Pachaar's final recommendation is a call for engineering pragmatism: "So before you throw GPUs at every search problem, consider BM25. It might already solve your problem, or make your semantic search even better when combined."
gentic.news Analysis
This thread taps into a significant and growing undercurrent in AI engineering: the re-evaluation of classical techniques in the age of deep learning. While the narrative often focuses on the latest 100B-parameter model, practical system architecture frequently involves blending new and old methods. We saw a similar pattern in our coverage of Chroma's hybrid search API launch last year, which formalized this exact BM25+vectors approach for the vector database ecosystem.
The argument for BM25 aligns with a broader trend of cost-aware and deterministic AI. As companies like OpenAI, Anthropic, and Google push the boundaries of semantic understanding with models like GPT-4o and Claude 3.5, their embedding APIs add latency and cost. For many use cases—especially those requiring high recall of exact strings—a deterministic, zero-cost algorithm like BM25 is not just "good enough," it's superior. This creates a layered architecture where cheap, rule-based systems handle predictable tasks, reserving expensive neural inference for problems that truly require semantic reasoning.
Furthermore, this discussion directly impacts the RAG optimization pipeline. Many teams struggling with RAG performance immediately look to re-embedding, chunking strategies, or finer-grained vector search. Pachaar's thread is a crucial reminder that the first step should be auditing the retrieval layer itself. Often, simply adding a parallel BM25 retrieval path and fusing the results yields a greater performance lift than weeks of tuning embedding models, at a fraction of the cost and complexity. It's a classic case of an 80/20 solution being overlooked in the pursuit of a "full AI" stack.

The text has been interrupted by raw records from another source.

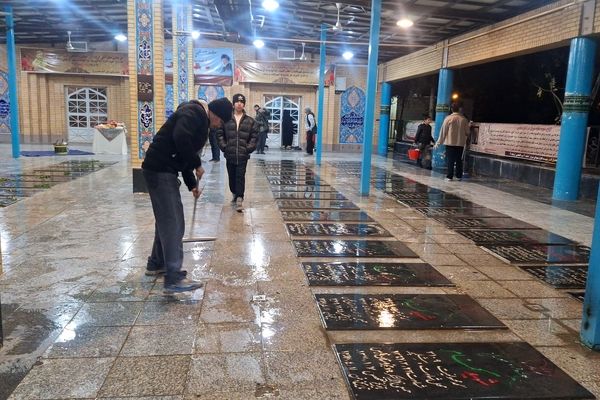 غبارروبی مزار شهدای گمنام توسط نوجوانان جهادگر شیرازی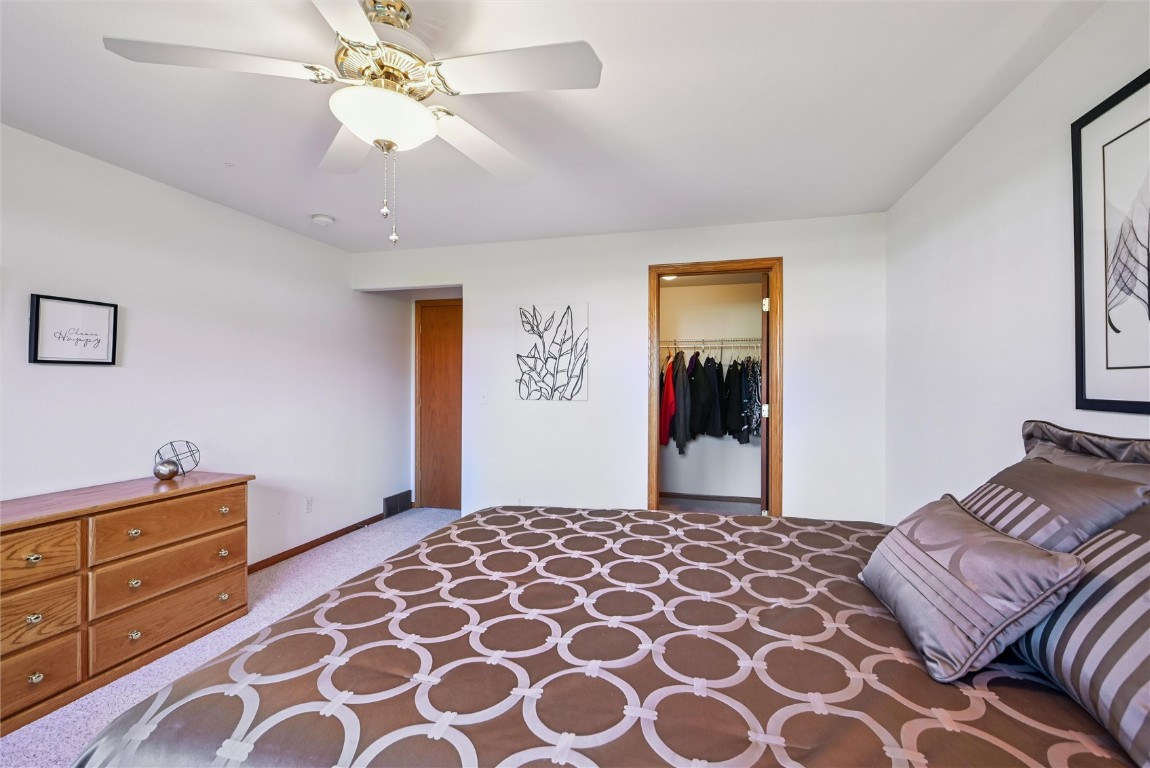 2255 Blairsferry Crossing Hiawatha IA 52233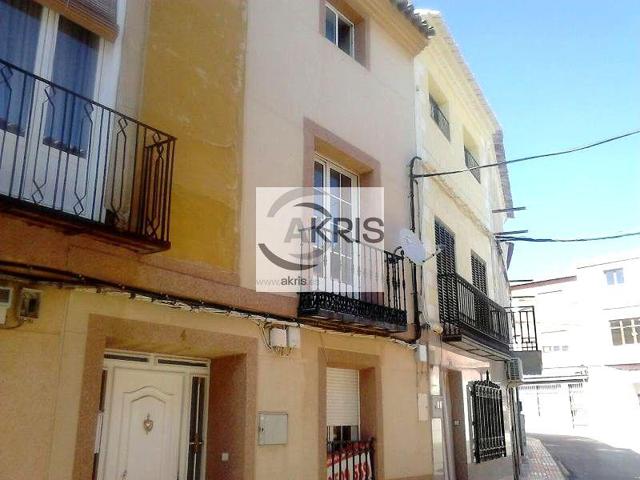 Adosada en venta en Villatobas photo 0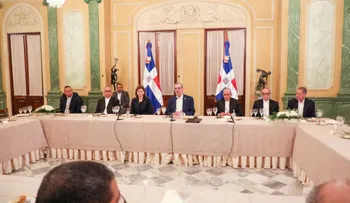 Presidente Luis Abinader ofrece almuerzo a miembros del Episcopado Dominicano
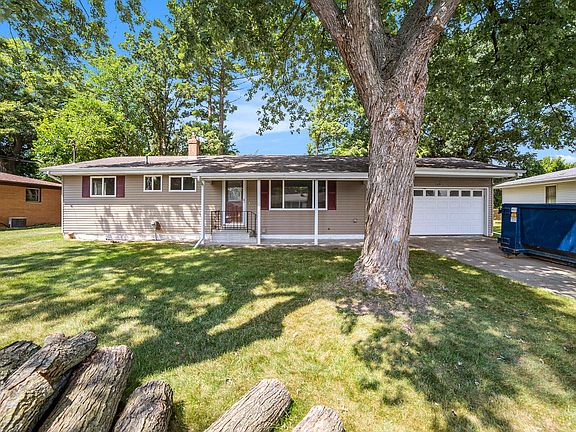 2nd image of 2577 Julianne Dr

Frequently Asked Questions
What is BM25 used for today?
BM25 is the core ranking algorithm for full-text search in widely-used search engines like Elasticsearch and OpenSearch. It is responsible for scoring and ranking documents based on a user's query keywords. Its primary use is in keyword-based retrieval systems, and it is increasingly being used as one half of a hybrid search system alongside vector-based semantic search.

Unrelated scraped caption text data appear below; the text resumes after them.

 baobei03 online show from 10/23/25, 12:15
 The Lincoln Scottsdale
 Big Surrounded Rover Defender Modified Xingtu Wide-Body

Is BM25 better than vector search?
It is not universally better; it solves a different problem. BM25 excels at exact keyword and phrase matching. Vector search excels at finding semantically similar content even when different words are used. For most production search applications today, especially in RAG, the best approach is a hybrid of both, leveraging the strengths of each method.

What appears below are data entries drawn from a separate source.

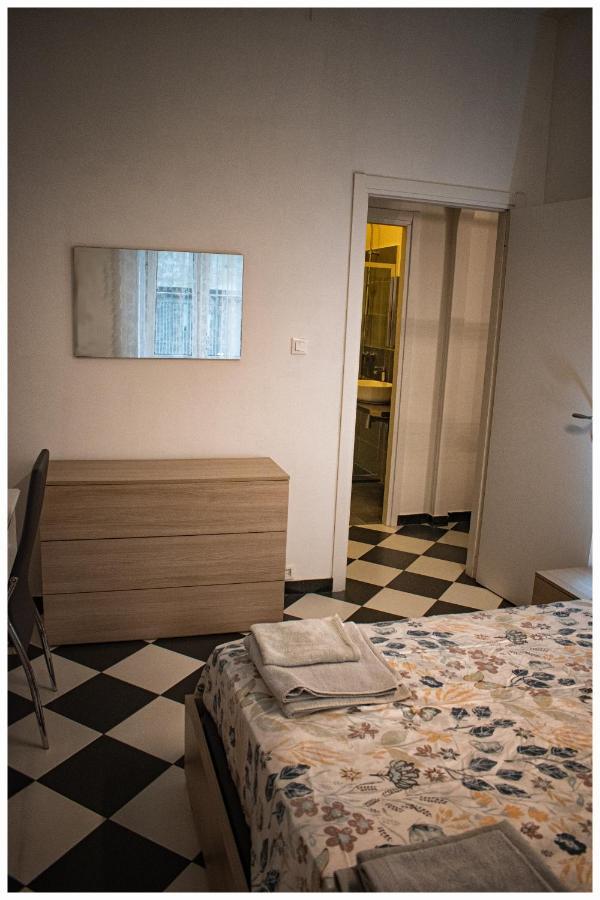 Tra Mare E Centro Genua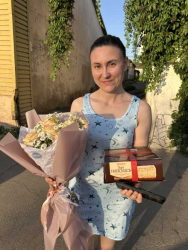 Доставили в Києві Торт Наполеон"
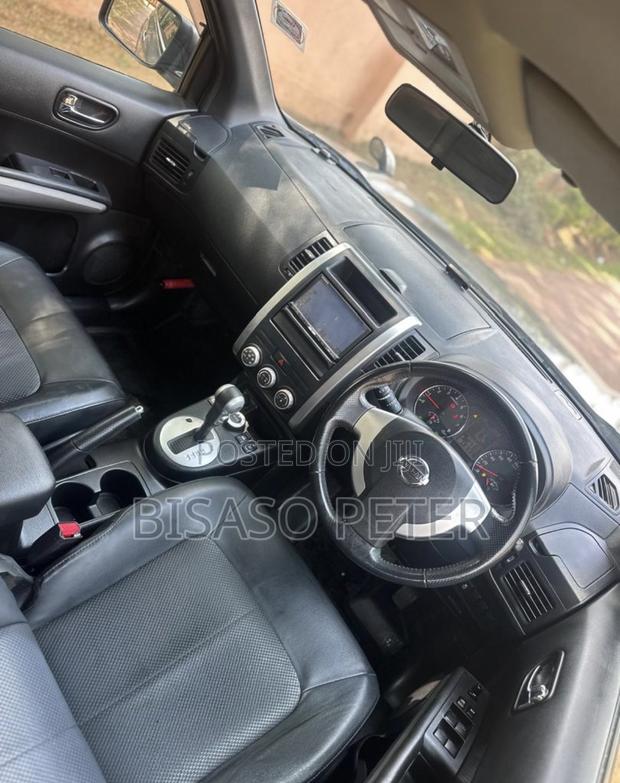 Nissan X-Trail 2012 Gray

Why is hybrid search important for RAG?
Hybrid search dramatically improves the reliability of the retrieval step in RAG. Pure vector search can miss critical documents that contain the exact key terms a user is looking for (e.g., a product code, error ID, or legal citation). By combining BM25's lexical recall with a vector model's semantic recall, the system is far more likely to retrieve the most relevant context for the large language model, leading to more accurate and trustworthy answers.
Do I need to train a BM25 model?
No. This is one of its major advantages. BM25 is a statistical ranking function, not a machine learning model. It has tunable parameters (k₁ and b), but it requires no training dataset, gradient descent, or fine-tuning. It operates directly on the term statistics of your document corpus.